Furthermore, players’ career arcs tend to be different. Four-year collegiate experiences are still common for WNBA players. Many of them play professionally overseas and have national-team obligations that take them out of the league. Personal considerations often lead to extended time away from the game, with Maya Moore and Skylar Diggins-Smith among just the latest examples. Overall, from an analyst’s perspective, these factors lead to smaller, more uneven sample sizes than what we typically see in the NBA, and they can make it challenging to transfer ideas from one league to the other.
Having said that, many approaches do, in fact, carry over to the WNBA, so the model below follows a familiar process from the NBA side:
- Start with multi-season Regularized Adjusted Plus-Minus (RAPM).
- Regress some combination of box-score, play-by-play, and on-court/off-court impact statistics against RAPM.

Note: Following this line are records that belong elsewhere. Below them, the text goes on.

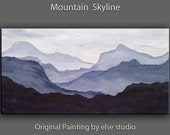 Original abstract mountain art Black and White Large Oil painting on gallery wrap canvas Ready to hang by tim Lam 48x24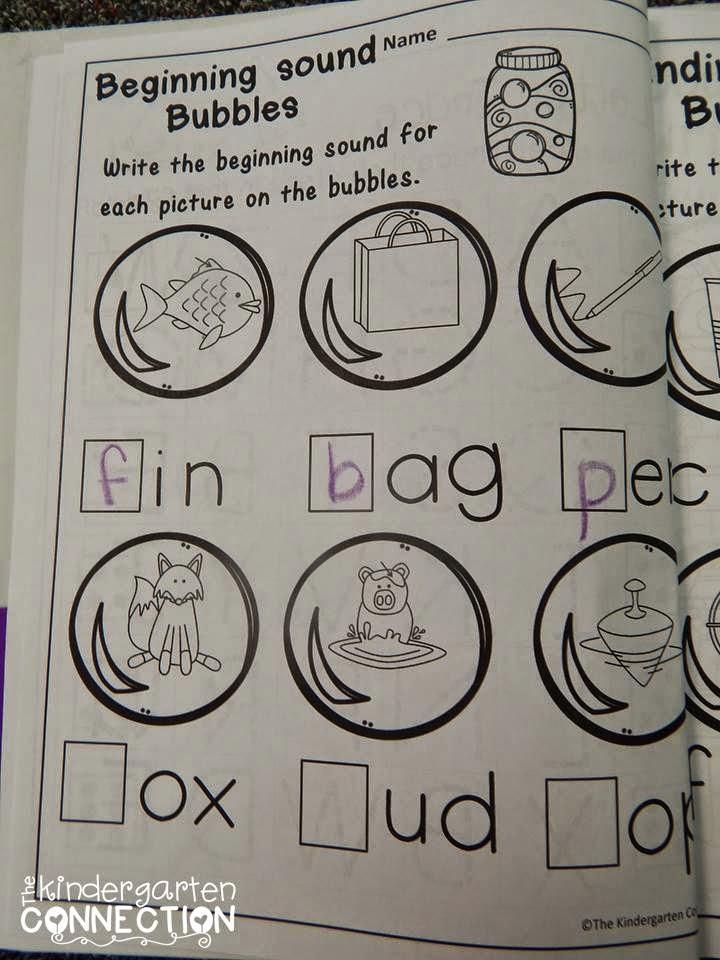 Kindergarten Summer Review {with freebies!} - The Kindergarten ...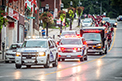 Once again Crestline was proud to be a Gold Sponsor of the Tour Paramedic Ride, a not-for-profit organization dedicated to strengthening the Paramedic community and raising funds in support of the Canadian Paramedic Memorial Foundation. The foundation is constructing a monument in Ottawa, Ontario, to honour those Paramedics who have lost their lives in the line-of-duty.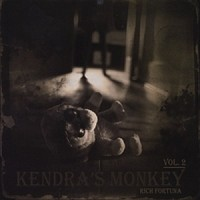 Rich Fortuna - Kendra's Monkey - Vol. 2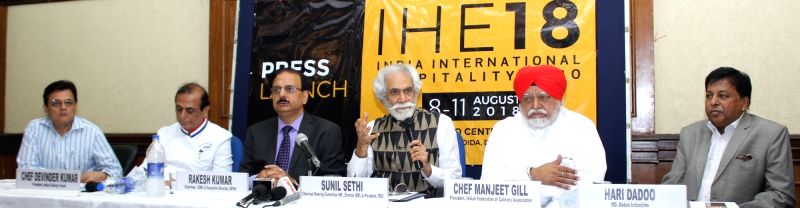 India Exposition Mart Limited Chairman Sunil Sethi addresses a press conference regarding India International Hospitality Expo 2018, in New Delhi, on Aug 6, 2018.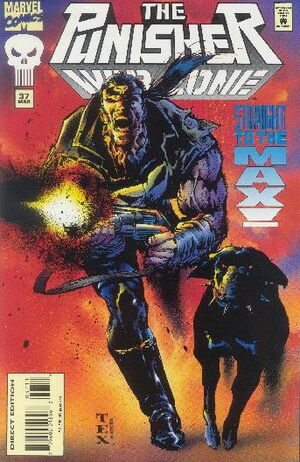 Punisher War Zone Vol 1 37.jpg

- Apply a series of adjustments to adapt the model to a single-season setting.
The ensuing paragraphs provide details on each step, including areas where I draw inspiration from BPM, RAPTOR, PIPM, and Justin Willard’s Dredge.
While foundational RAPM models conventionally span over a decade’s worth of NBA seasons, this approach is problematic in a WNBA setting. Among other things, it yields a very small sample of players, making it difficult to split the data for training and testing.
Instead, I adopt the BPM methodology and use three sets of 5-year RAPM values that cover the 2003 through 2017 seasons. These values result from ridge regressions with three defining characteristics that extend throughout the entire analysis.
First, player contributions on offense and defense are modeled separately. Down the line, we can see this separation play out in how certain features (e.g., rebounds) are divided into their offensive and defensive parts, as well as how defensive components are regressed more heavily toward replacement level than offensive components are.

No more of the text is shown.